También intercambiamos todo tipo de historias, aprendiendo mucho el uno del otro, pero hubo demasiados intercambios como para enumerarlos todos.
Aun así, en mi opinión, la mayor ventaja fue mi conexión con el propio señor mayor.
No por su autoridad social, su poder como mago, ni por nada que poseyera, sino simplemente por ser él mismo.
Solo eso ya fue una cosecha enorme.
De todos modos.
– Bueno, entonces, pase.
—Sí, director. Después de usted.
Cuando nos separamos, no éramos compañeros de último y penúltimo año con los corazones alineados; volvimos a ponernos las máscaras de director y alumno mientras intercambiábamos despedidas.
A la mañana siguiente de mi reunión con el superior.
¡Pum, pum, pum!
El sonido de los golpes en la puerta resonó en mi habitación.
«Puaj.»
Al oír el ruido repentino, levanté los párpados pesados y estiré mi cuerpo adormilado.
Entonces se oyó una voz atronadora.
“¡Amigo! ¡Despierta! ¡Es de mañana!”
Era Damián.
Desde que la Cámara de los Juicios cerró sus cortinas,
Esta había sido nuestra rutina diaria sin excepción, todas las mañanas.
Llevaba una semana encerrada en mi habitación, devorando el manual secreto de la Llama Carmesí, pero Damian llamaba a mi puerta todos los días.
Hoy, sin embargo, no solo se oyó la voz de Damian, sino también la de Chenbi.
“D-Damian. Puede que Aster aún esté durmiendo, y si llamas así…”
“¡Está bien! ¡Solo despiértalo!”
…Sí, si alguien está dormido, lo despiertas. Así es, pero…
“Eh, um… Aster no se encuentra bien. Despertarlo así podría…”
Exactamente.
Me había encerrado en mi habitación usando mi mala salud como excusa ante los demás, así que esa era la reacción normal.
Pero.
“¡No! ¡No está enfermo! ¡Lo sé!”
…Chico listo.
La comprensión que tenía Damian de la magia era asombrosa.
Puede que no conozca mis logros exactos, pero probablemente haya evaluado mis capacidades hasta cierto punto.
‘Por supuesto, él no sabe que yo derroté a Friezen…’
En circunstancias normales, nadie pensaría que saldría ileso del ataque de los golems.
Por eso, todos los días golpeaba mi puerta como si fuera a romperse.
«Uf.»
Quería dormir más, pero de todos modos me levanté de la cama a regañadientes.
Cuando regresé a mi habitación después de hablar con el estudiante de último año, había dormido muy poco.
Claro, perder uno o dos días de sueño no cansaría mi cuerpo, pero el agotamiento mental era otra historia.
La conversación con el señor mayor también me había resultado bastante agotadora.
De todos modos.
“Espera.
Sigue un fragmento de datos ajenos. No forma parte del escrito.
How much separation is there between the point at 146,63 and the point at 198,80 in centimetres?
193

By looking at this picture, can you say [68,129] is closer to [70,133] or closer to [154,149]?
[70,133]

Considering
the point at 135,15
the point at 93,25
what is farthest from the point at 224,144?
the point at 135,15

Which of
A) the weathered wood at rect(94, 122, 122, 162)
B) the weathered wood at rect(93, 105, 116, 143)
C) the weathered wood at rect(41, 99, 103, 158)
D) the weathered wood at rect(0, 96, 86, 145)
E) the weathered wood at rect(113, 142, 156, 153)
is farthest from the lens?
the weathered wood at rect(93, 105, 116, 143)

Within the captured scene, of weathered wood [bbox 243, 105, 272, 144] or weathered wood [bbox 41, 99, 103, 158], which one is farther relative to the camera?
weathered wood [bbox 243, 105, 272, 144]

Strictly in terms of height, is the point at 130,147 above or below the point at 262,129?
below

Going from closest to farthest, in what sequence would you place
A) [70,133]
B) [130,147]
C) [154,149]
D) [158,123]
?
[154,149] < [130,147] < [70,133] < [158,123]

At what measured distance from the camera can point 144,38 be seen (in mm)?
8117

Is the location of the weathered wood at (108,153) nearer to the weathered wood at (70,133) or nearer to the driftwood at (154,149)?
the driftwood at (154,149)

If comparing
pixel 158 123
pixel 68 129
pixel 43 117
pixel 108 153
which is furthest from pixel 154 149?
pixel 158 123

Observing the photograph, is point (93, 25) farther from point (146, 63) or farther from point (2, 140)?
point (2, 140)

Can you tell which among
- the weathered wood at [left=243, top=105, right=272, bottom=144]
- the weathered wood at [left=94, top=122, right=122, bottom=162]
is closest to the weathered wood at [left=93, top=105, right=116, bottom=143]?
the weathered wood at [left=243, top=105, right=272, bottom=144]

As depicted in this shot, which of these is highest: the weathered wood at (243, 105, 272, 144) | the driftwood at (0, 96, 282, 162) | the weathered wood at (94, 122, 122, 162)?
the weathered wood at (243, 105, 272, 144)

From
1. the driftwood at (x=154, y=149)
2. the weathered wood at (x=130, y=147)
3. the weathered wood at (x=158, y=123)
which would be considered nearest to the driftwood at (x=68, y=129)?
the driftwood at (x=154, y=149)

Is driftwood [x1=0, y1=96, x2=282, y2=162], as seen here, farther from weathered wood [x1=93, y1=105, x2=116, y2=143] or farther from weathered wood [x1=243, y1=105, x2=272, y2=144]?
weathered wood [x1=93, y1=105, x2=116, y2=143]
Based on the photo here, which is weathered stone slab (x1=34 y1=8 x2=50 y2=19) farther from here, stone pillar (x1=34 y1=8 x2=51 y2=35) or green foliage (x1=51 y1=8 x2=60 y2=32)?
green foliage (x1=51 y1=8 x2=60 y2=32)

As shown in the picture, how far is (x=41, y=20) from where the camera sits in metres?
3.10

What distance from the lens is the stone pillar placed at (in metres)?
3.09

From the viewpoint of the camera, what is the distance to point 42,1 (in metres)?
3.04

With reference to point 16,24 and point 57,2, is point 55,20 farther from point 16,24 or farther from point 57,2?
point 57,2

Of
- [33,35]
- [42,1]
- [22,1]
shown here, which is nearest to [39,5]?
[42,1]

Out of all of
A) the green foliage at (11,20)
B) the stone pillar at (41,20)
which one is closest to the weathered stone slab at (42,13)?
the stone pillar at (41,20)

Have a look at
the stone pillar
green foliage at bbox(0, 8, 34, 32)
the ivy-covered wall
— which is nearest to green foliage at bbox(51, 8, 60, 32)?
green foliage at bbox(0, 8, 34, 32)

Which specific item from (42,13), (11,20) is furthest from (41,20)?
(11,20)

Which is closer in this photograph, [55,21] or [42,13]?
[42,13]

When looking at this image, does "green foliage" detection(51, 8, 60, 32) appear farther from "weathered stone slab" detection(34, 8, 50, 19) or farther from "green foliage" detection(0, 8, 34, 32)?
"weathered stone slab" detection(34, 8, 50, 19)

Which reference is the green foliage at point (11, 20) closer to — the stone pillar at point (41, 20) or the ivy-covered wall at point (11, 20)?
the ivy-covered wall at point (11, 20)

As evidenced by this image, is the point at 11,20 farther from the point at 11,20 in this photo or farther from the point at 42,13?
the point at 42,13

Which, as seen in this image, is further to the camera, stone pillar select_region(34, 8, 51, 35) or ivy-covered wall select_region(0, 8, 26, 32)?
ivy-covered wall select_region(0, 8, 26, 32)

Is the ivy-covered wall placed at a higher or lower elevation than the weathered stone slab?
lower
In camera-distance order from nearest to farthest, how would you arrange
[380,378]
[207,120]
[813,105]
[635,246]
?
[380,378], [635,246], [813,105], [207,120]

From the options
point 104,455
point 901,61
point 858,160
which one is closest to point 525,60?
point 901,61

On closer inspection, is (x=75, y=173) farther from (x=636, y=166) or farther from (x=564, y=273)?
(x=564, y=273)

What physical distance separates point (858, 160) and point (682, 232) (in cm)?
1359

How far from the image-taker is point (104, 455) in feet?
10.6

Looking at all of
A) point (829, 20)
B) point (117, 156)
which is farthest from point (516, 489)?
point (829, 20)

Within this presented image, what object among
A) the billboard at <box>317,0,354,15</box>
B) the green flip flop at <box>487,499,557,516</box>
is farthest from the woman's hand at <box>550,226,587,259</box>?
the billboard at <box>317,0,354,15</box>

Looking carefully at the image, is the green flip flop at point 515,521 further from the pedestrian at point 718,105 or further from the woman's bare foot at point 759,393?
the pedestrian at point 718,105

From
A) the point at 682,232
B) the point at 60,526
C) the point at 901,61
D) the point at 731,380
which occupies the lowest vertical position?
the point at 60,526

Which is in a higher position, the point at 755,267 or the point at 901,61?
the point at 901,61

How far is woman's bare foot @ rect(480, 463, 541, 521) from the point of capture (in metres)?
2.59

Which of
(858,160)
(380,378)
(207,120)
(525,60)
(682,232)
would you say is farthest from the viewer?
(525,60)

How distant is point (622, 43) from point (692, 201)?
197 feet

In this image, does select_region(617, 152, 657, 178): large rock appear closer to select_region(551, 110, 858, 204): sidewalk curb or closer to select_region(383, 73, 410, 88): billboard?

Me lavaré y saldré enseguida.”
Grité a través de la puerta y me dirigí a la ducha.
“¿Lo ves? ¡Está despierto!”
“…Sí, lo es.”
Si había algún inconveniente en venir a la academia, era la transformación de Damian.
Se quedaba despierto hasta tarde por la noche y se despertaba temprano por la mañana.
Objetivamente, un cambio positivo, pero no para mí.
Llamaba a mi puerta todas las mañanas.
También lo había hecho en la antigua residencia [Habitación 807], y si mi compañero de cuarto no hubiera sido Pola, tal vez me habría sentido mal por ello.
Claro, Pola lanzó una mirada fulminante…
‘Pero no pudo decir ni una palabra por lo que me debe.’
Debería estar agradecido de que no cantara a medianoche.
Si me lo propusiera, podría lanzar docenas de hechizos explosivos mientras canto una melodía.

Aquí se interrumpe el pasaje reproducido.